While the majority of the residents are employed in the service industry, an increasing number of people are working from home, rather than travel to work, reducing congestion on the roads leading to the two main towns of Huntingdon and Kettering, which is connected to the National Rail.

==Culture and community==
Old Weston's village hall was built in 1962 after the Beeby family donated the land to the local community, to allow for the creation of a village hall, along with a car park and grassland. Since 1991, the village hall has been used to host Old Weston's annual pantomime, performed by "The New Old Weston Thespian Society", during March.The performance provides social and charitable functions.

==Transport==
The B660 runs through Old Weston, connecting the village to the regional town of Huntingdon, via the A14 which starts from Rugby and ends at Ipswich. This route to the rest of the county allows Old Weston to have a public bus route service provided by the Cambridgeshire County Council which operates within Huntingdon, where it runs Monday to Saturday, with all the buses running through the village being serviced by Whippet Coaches Ltd. In addition to the publicly run bus services organised by the county government, there is also a privately run, community transport service running throughout several parishes in the area.

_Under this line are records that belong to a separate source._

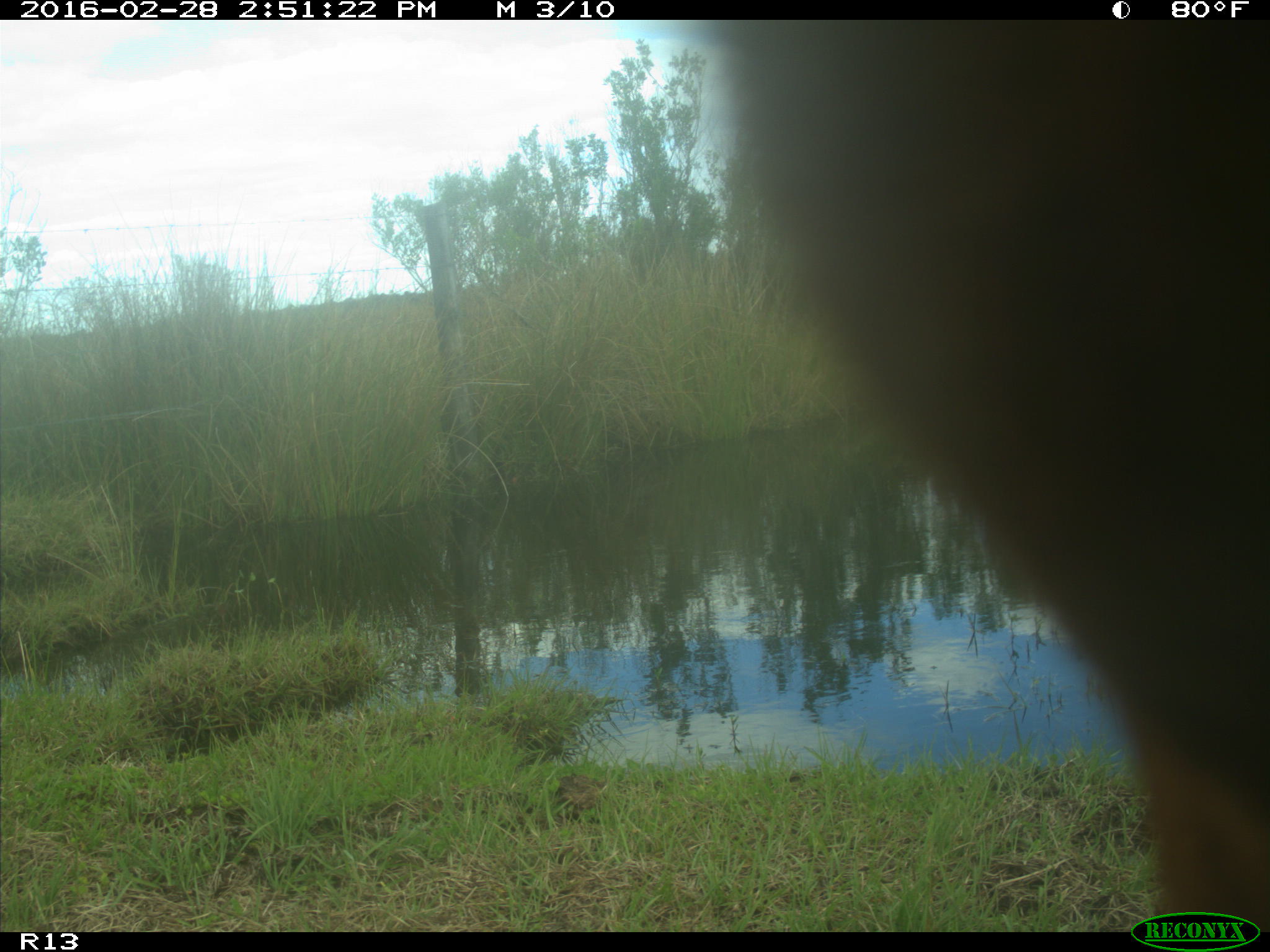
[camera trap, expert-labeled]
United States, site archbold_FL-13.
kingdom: Animalia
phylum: Chordata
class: Mammalia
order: Artiodactyla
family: Bovidae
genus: Bos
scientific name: Bos taurus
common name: domestic cow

The bus service stops at all the town centres including Peterborough, Huntingdon and Stamford, with the bus service beginning at 0900 and returning at 1330.

==Religious sites==
St Swithins Church in Old Weston, was named after the Anglo-Saxon bishop, Swithun, whose name means in English "Strong". The church was first recognised in the 1086, Domesday Survey. One of the most interesting features about the historic church is within the congregation hall, original paintings from the 13th century depicting a wheel of fortune, and the beheading of St. John the Baptist. St. Margaret, who is depicted as standing on a dragon while under a canopy and St. Catherine. All of the paintings were discovered in 1895, when the church was undergoing major refurbishment during the 19th century.